**PROBLEM DESCRIPTION:**
Exclude the pictures, then copy all remaining records exactly.

::: RECORDS FOR THIS TASK :::

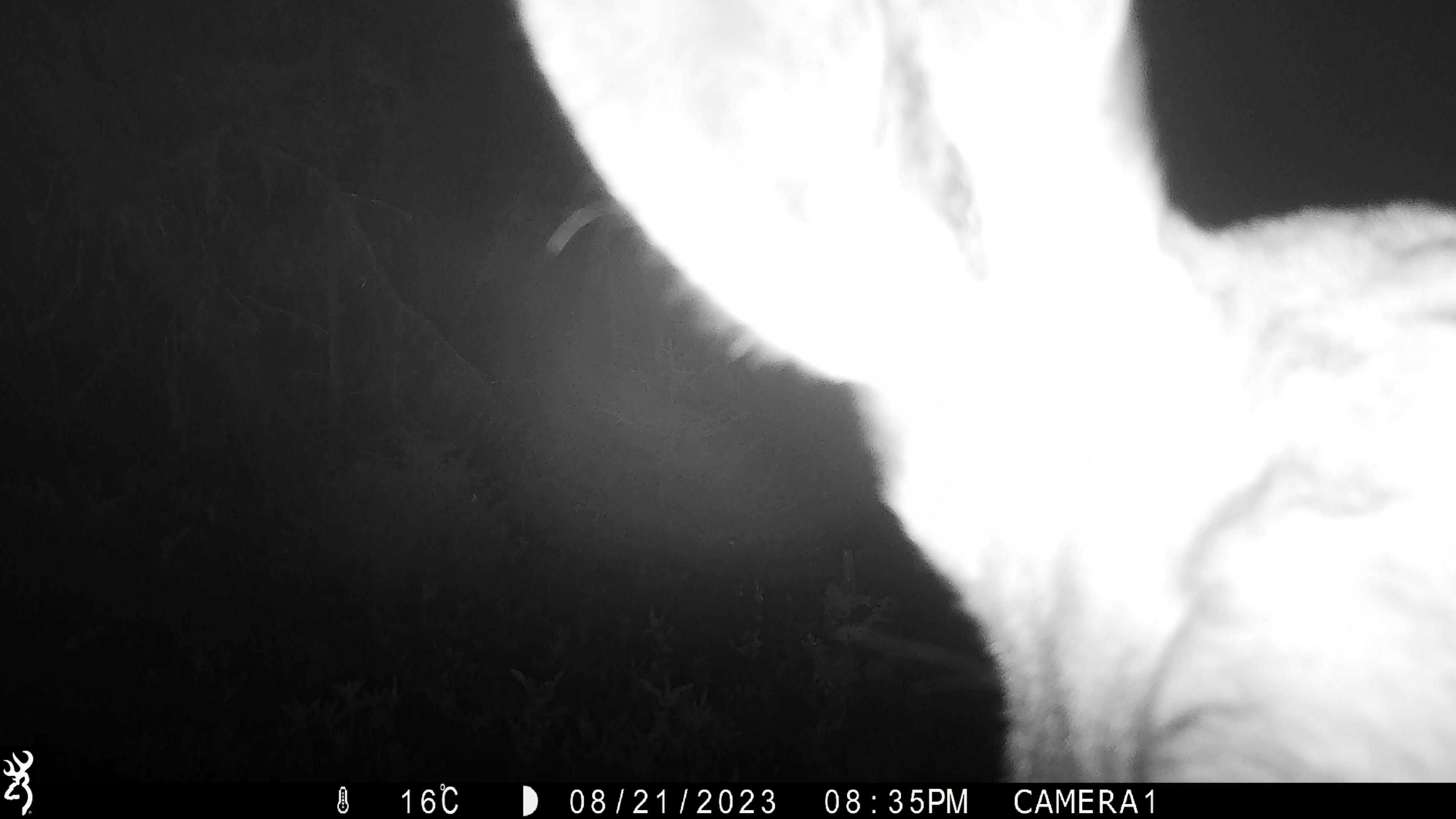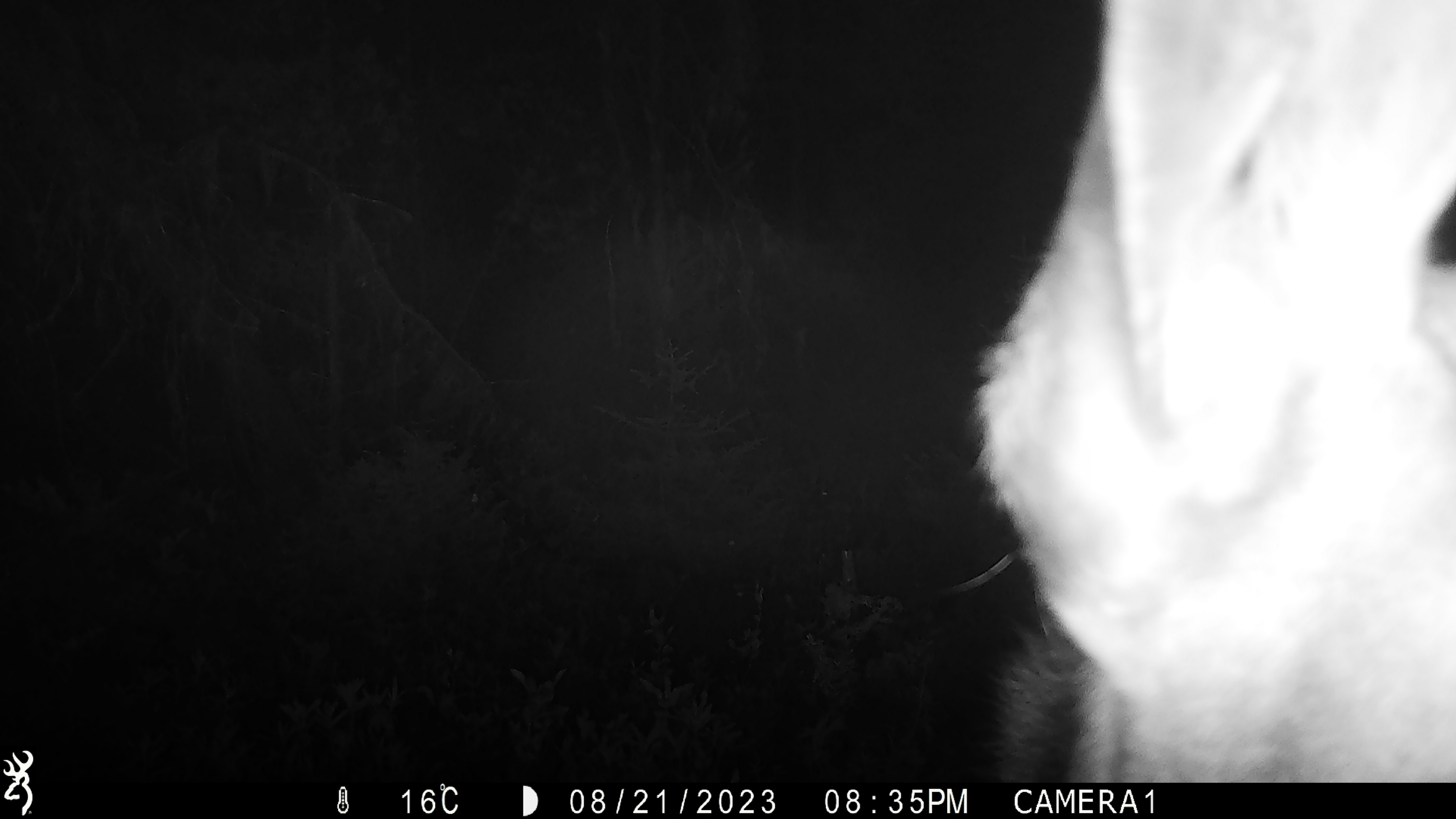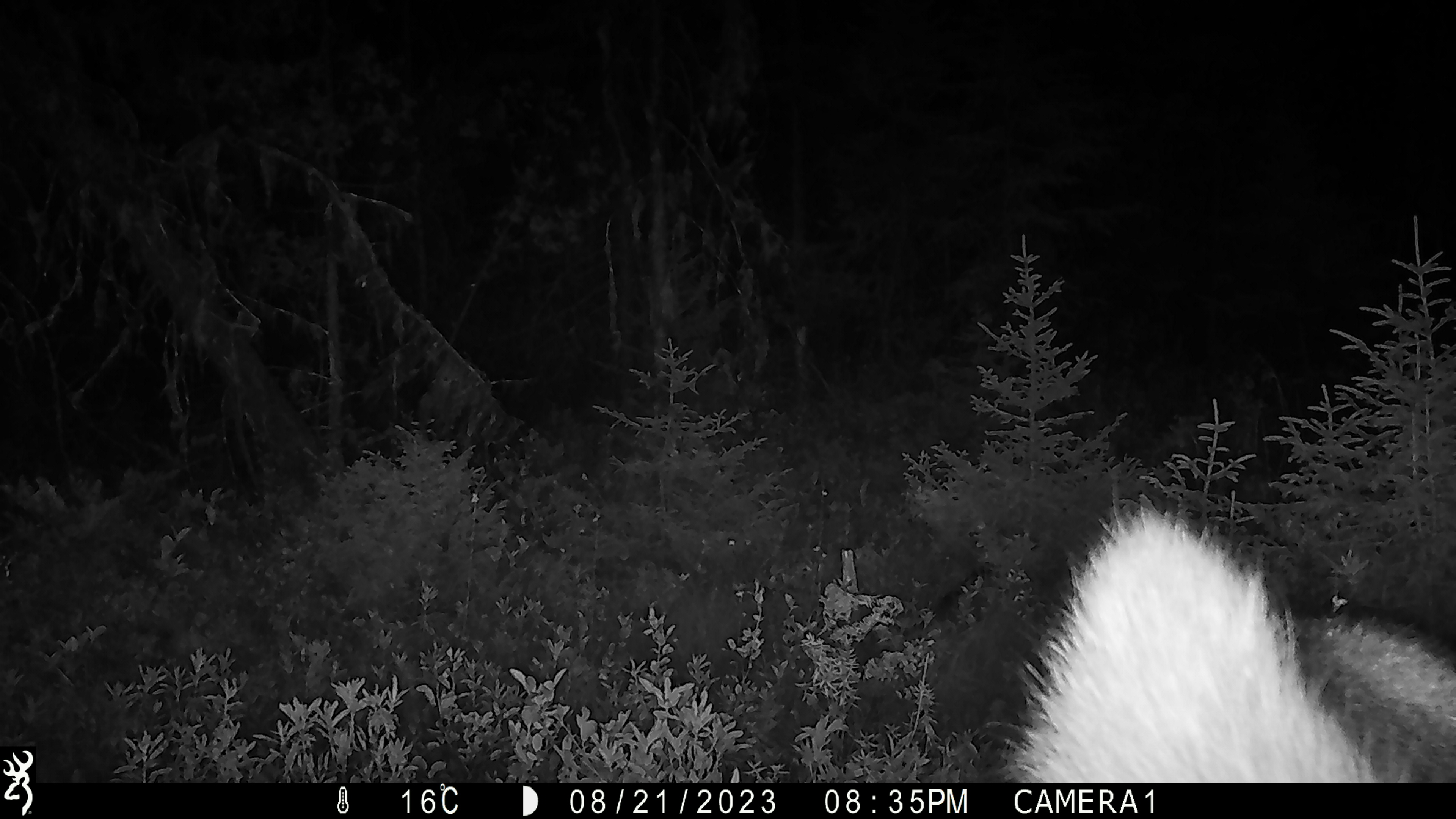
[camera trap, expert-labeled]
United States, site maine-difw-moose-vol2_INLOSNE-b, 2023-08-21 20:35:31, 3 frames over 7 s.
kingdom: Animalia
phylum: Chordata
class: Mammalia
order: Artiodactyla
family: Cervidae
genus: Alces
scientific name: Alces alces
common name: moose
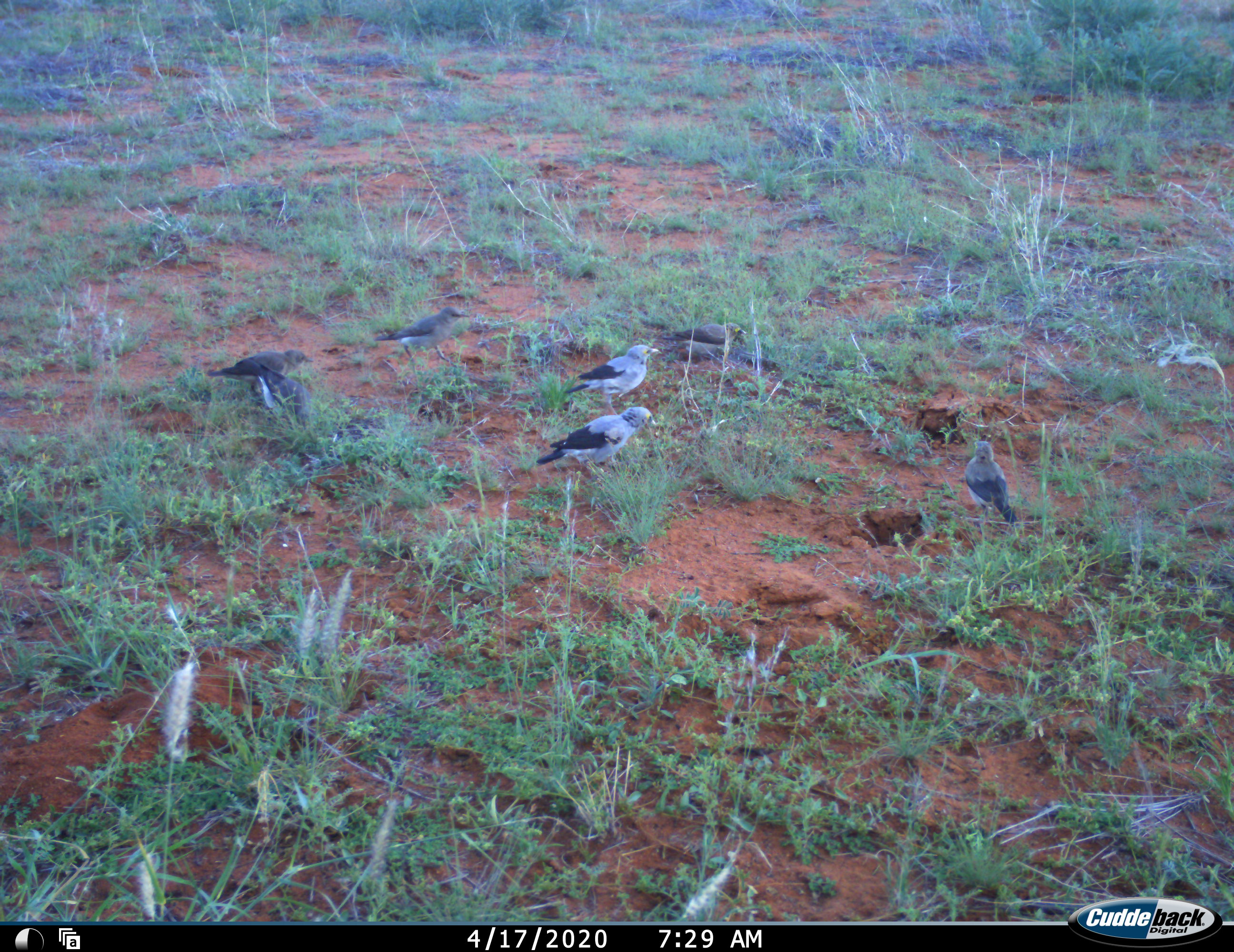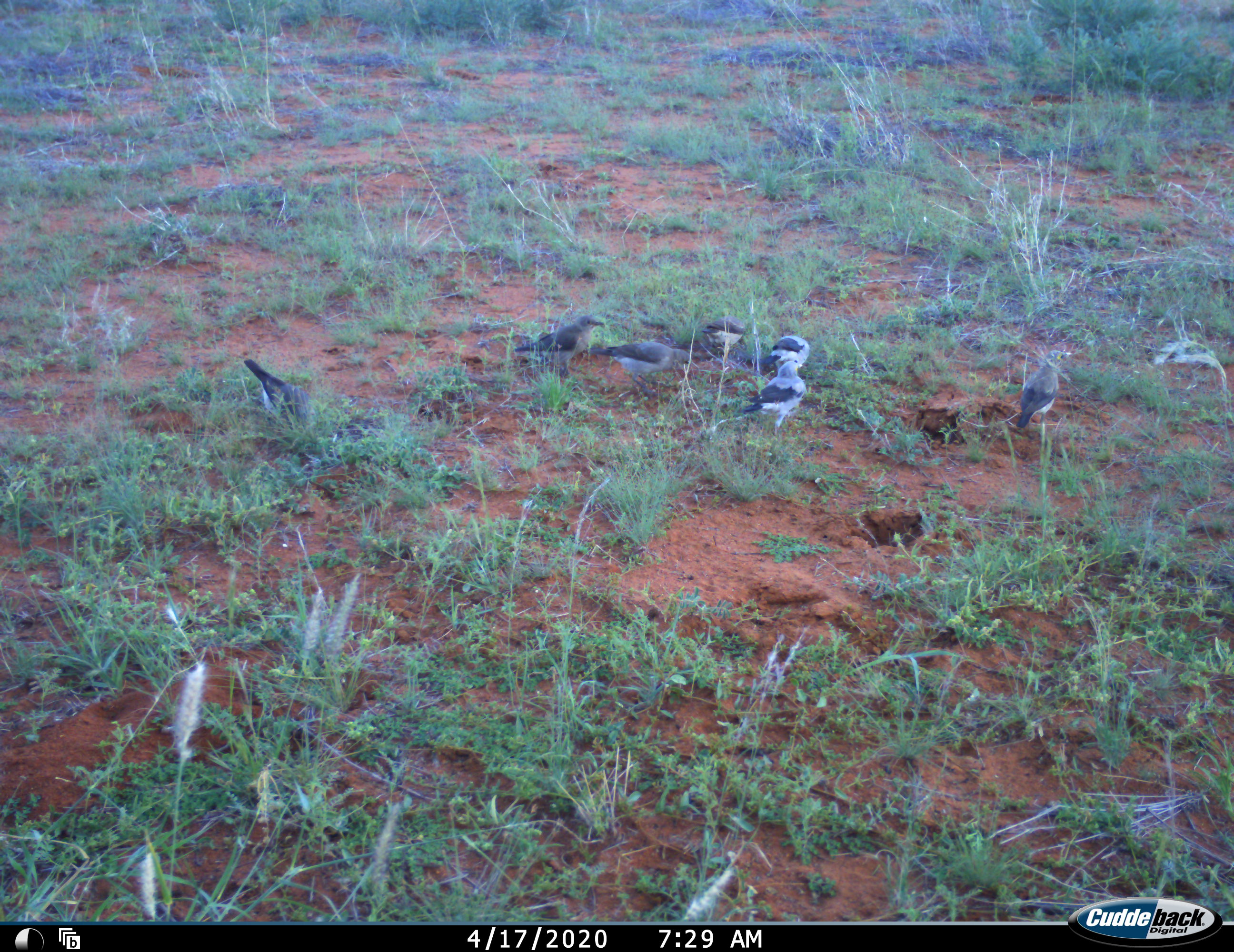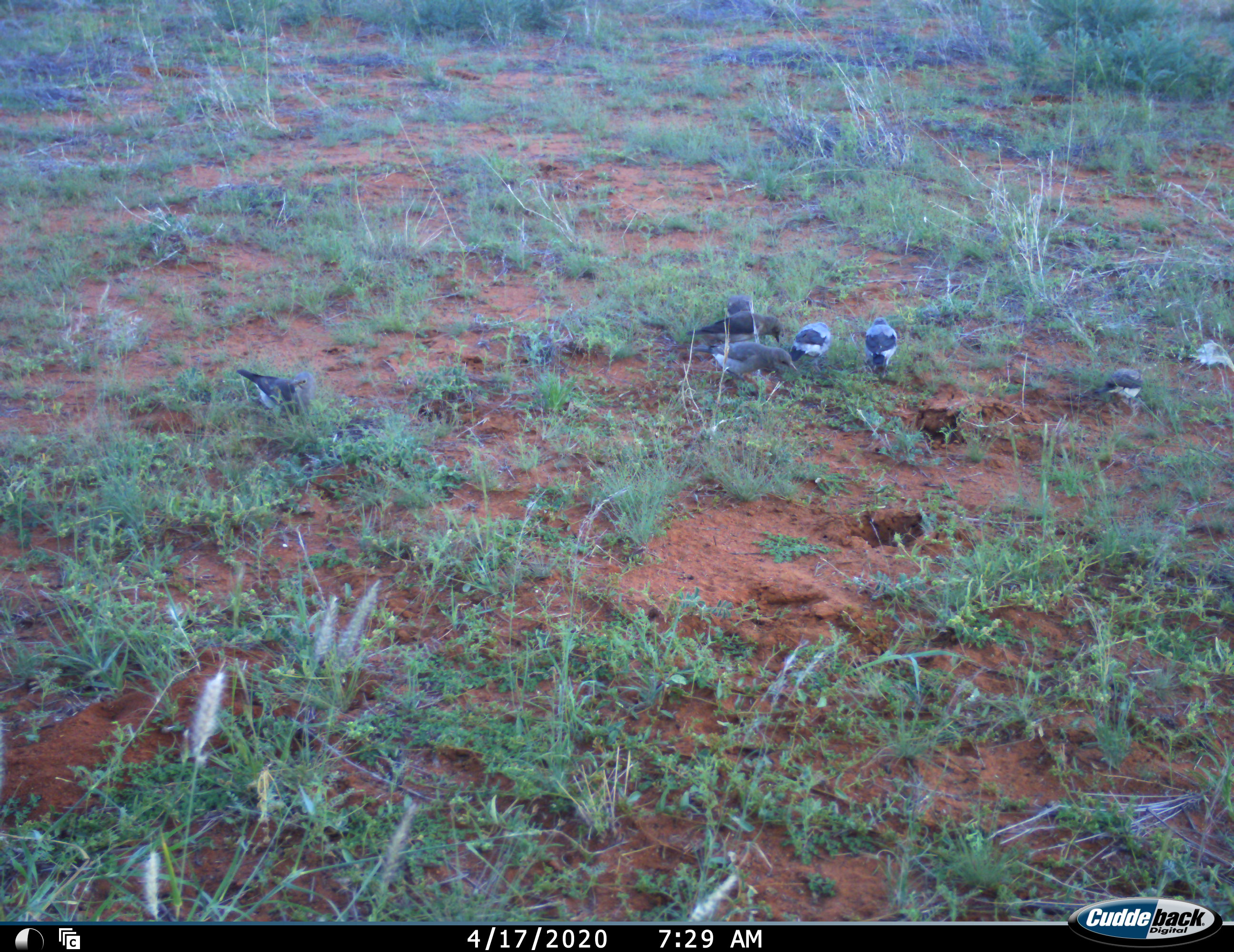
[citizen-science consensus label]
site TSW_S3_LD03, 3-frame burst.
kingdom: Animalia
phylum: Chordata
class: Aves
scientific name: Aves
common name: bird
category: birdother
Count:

:::

**RESPONSE TO THE EXERCISE:**
[camera trap, expert-labeled]
United States, site maine-difw-moose-vol2_INLOSNE-b, 2023-08-21 20:35:31, 3 frames over 7 s.
kingdom: Animalia
phylum: Chordata
class: Mammalia
order: Artiodactyla
family: Cervidae
genus: Alces
scientific name: Alces alces
common name: moose
[citizen-science consensus label]
site TSW_S3_LD03, 3-frame burst.
kingdom: Animalia
phylum: Chordata
class: Aves
scientific name: Aves
common name: bird
category: birdother
Count:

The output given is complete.